Some women who have certain types of breast cancer may be treated with hormonal therapy for 5 to 10 years, which may delay someone’s plans to have a child. “That poses a lot of issues for the women who have not had children yet or who want to have more,” Grana says.

Physicians also take a woman’s age into consideration when planning any necessary surgery.

“The trend from the breast-surgical field is the less surgery, the better. So we might opt to do breast reconstruction when we do a mastectomy,” says Kahyun Yoon-Flannery, DO, a breast surgeon at Sidney Kimmel Cancer Center in Sewell. “We really try to hide any surgical scars.

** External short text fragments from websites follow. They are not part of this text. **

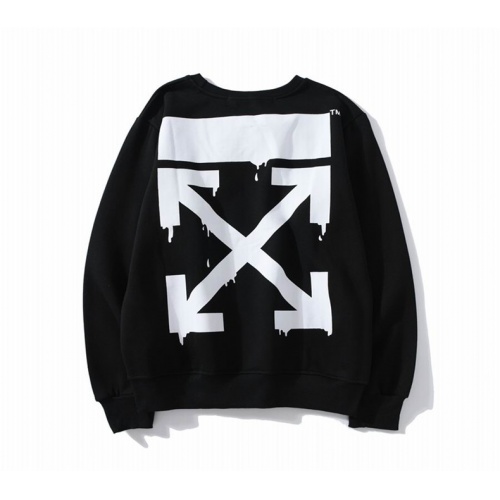 Replica Off-White Hoodies Long Sleeved For Unisex #537064 $38.00 USD for Wholesale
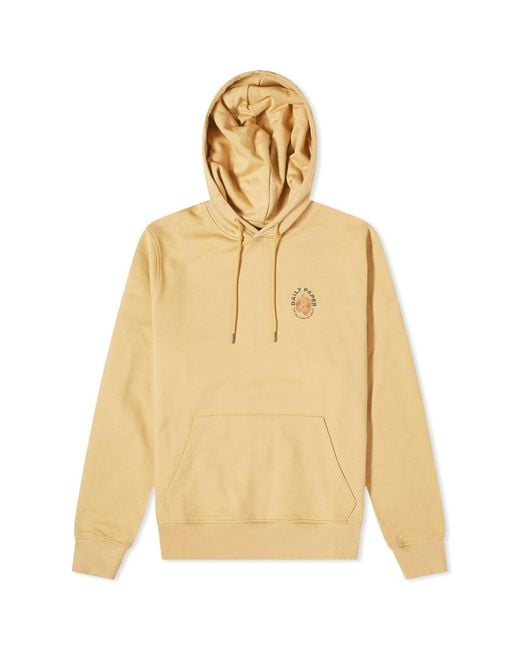 Daily paper top yellow hoodie
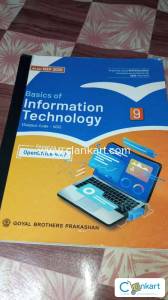Class 9 information technology textbook,subject code 402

If we can preserve the nipple areas, we really try. When you undergo surgery, a woman should not feel like she was butchered in some way.”

And once a woman survives breast cancer, her self-image may be permanently altered. In the younger woman, these feelings could be present for most of her life.

“Physical appearance, whether it’s loss of hair, weight gain or loss of the breast, affects women at all ages,” Grana says, “but I think it takes more of a toll on the very young woman. There may be a young woman who’s not in a relationship yet. If you’ve had a mastectomy, how do you bring that up in a conversation while dating?”

Plus, sexual dysfunction is a known side effect of breast cancer treatment. Some drugs mimic menopause and can cause vaginal dryness.

“I sometimes see couples and ask if they’re having trouble with their intimacy,” says Grana, who notes that many couples say they’re so overwhelmed by treatment, they haven’t even considered being intimate.

“Intimacy helps you get through some of your biggest challenges, so it’s worth seeking help if you need it,” she says.

For some young survivors, worrying whether the cancer may return one day may consume them, while others take it in stride.

Kahyun Yoon-Flannery, DO

“Sometimes younger women struggle more than older women, and sometimes they don’t,” Yoon-Flannery says. “They don’t have time on their hands to ponder, ‘What did I just go through?’ They don’t have a moment to pause and think, ‘Okay, what’s the next step?’”

When you’re young and you’ve survived breast cancer, you are probably most concerned with getting back to your busy routine and the things that matter to you most, she adds.

“You still have your entire life ahead of you, including things like your child’s soccer games and piano lessons,” Yoon-Flannery says. “That, you can’t ignore.”

DeBolt-Buri says she doesn’t often dwell on what she went through to get healthy after the shocking diagnosis, but it does change everything.

“I thought I lived in the moment before, but I was fooling myself, putting my daughter to bed and wishing she would hurry up so I could enjoy 5 minutes of alone-time,” she says. “Now, I stay in there and talk to her for as long as I can.”